También influye la forma en que organizamos el tiempo retrospectivo. Llevar un diario, ordenar fotos, rememorar vivencias con otras personas… ayuda al cerebro a construir una narrativa más rica y matizada de los años vividos, lo que puede ampliar la percepción subjetiva de duración y contrarrestar el efecto de “vida comprimida” que muchas personas sienten al envejecer.
Volver a llenar los días
El tiempo, como diría Borges, es la sustancia de la que estamos hechos. Y aunque el reloj biológico avance a ritmo constante, nuestra memoria emocional y nuestra forma de vivir cada jornada determinan si ese tiempo se nos escapa o se nos queda grabado.

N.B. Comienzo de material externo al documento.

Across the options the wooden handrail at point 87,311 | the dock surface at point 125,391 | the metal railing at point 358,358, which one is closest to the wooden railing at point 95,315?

La vejez no tiene por qué ser sinónimo de fugacidad: con intención, variedad y curiosidad, cada año puede volver a sentirse como aquellos veranos de la infancia. Lleno de vida. Lleno de tiempo.
En definitiva, la clave para que el tiempo no se nos escape no está en frenarlo, sino en llenarlo. Hacer cosas nuevas, prestar atención, crear memoria, y, sobre todo, vivir de forma intencionada.